Support for Large Language Models

Large Language Models (LLMs) find more and more different applications, as their capacity and availability are growing over time. Even though skorch is not primarily focused on working with pre-trained models, it does provide a few integrations with the Hugging Face ecosystem and thus with the pre-trained models on Hugging Face. Some use cases for LLMs supported by skorch are detailed in this document.

Using language models as zero- and few-shot classifiers

In this section, we will show how to use skorch to perform zero-shot and few-shot classification.

Getting started with zero-shot classification

One application for LLMs is in zero-shot and few-shot learning. In particular, they can be used to perform zero-shot and few-shot classification. This means that without updating the model weights in a training step, the model can make useful predictions about what class best fits the input data.

As an example, let’s assume we have customer reviews and would like to know their sentiment, i.e. whether they are positive or negative. A customer review could look like this:

I’m very happy with this new smartphone. The display is excellent and the battery lasts for days. My only complaint is the camera, which could be better. Overall, I can highly recommend this product.

Thanks to the ability to understand text, a LLM should be perfectly capable to classify this review to be either positive or negative. With the help of skorch and pre-trained Hugging Face models, we can perform this type of prediction in a convenient way. Let’s show how this looks in code:

from skorch.llm import ZeroShotClassifier

clf = ZeroShotClassifier('bigscience/bloomz-1b1')
clf.fit(X=None, y=['positive', 'negative'])

review = """I'm very happy with this new smartphone. The display is excellent
and the battery lasts for days. My only complaint is the camera, which could
be better. Overall, I can highly recommend this product."""

clf.predict([review])  # returns 'positive'
clf.predict_proba([review])  # returns array([[0.05547452, 0.94452548]])

Let’s unpack this step by step. First of all, to run this, we need to install the Hugging Face transformers library in our environment. To do this, run:

python -m pip install transformers

Then, we imported the skorch class ZeroShotClassifier. This class takes care of all the heavy lifting like loading the LLMs and generating the predictions. As expected from skorch, it is scikit-learn compatible, thus you can use it for grid searching, etc. (more on that later).

What you need to do
Continue the skorch LLM documentation text from its last sentence, explaining the next steps of the zero-shot classification code.

Excerpted data
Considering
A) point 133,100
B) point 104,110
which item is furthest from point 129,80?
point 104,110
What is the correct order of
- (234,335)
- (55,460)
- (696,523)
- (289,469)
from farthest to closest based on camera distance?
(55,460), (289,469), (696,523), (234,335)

...

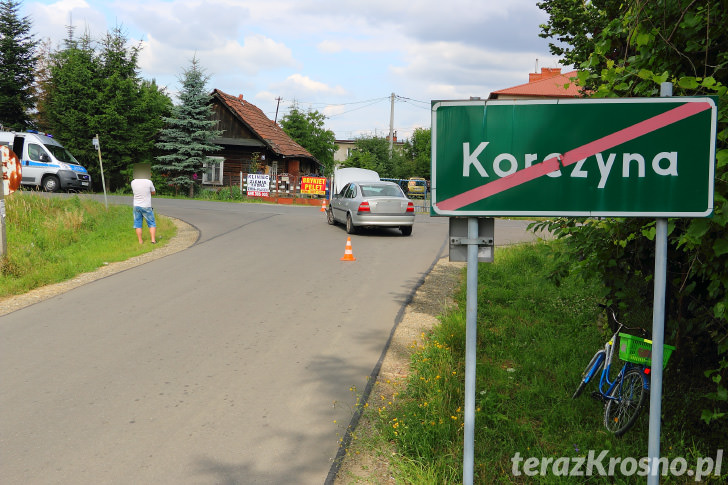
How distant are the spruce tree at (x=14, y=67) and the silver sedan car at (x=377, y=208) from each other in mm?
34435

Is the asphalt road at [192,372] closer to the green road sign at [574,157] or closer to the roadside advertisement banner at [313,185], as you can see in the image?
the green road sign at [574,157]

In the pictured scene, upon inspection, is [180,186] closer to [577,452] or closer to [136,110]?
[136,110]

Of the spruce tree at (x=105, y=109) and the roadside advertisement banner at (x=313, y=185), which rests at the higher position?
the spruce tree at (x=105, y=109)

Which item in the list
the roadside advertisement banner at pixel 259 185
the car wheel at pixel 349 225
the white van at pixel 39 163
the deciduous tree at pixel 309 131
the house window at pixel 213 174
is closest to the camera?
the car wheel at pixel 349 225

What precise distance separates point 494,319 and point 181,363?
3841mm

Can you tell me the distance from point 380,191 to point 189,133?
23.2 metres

---

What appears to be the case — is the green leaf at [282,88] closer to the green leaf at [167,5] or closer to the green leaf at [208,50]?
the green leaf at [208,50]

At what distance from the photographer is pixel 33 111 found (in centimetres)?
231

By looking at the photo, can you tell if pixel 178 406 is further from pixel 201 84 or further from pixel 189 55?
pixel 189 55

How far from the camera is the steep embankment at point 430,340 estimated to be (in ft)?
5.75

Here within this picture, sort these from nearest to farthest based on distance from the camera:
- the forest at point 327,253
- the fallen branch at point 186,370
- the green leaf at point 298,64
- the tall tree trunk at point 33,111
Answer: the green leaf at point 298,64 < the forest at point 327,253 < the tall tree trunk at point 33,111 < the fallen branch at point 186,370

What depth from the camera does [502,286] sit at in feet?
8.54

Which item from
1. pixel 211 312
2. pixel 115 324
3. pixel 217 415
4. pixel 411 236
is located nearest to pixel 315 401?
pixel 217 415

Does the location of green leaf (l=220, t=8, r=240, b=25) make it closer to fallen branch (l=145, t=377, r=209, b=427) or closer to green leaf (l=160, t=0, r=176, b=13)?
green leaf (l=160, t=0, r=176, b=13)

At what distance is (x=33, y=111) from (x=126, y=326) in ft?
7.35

Exercise output
As you can see, we initialize the model simply by passing the argument 'bigscience/bloomz-1b1'. What does this mean? This string is the name of a Large Language Model hosted on Hugging Face. It is called “bloomz” and, as implied by the name, it is the 1 billion parameters variant (so it’s a “small” large language model by today’s standards). You can browse the Hugging Face models page to find more models that may be suitable for the task.

Note

It is possible to initialize ZeroShotClassifier with a model and tokenizer directly by initializing it like this: ZeroShotClassifier(model=model, tokenizer=tokenizer). In this case, the model and tokenizer are not downloaded from Hugging Face. This can be useful if you want to use your own models, which works as long as they are compatible with Hugging Face transformers. In particular, they have to implement the .generate method.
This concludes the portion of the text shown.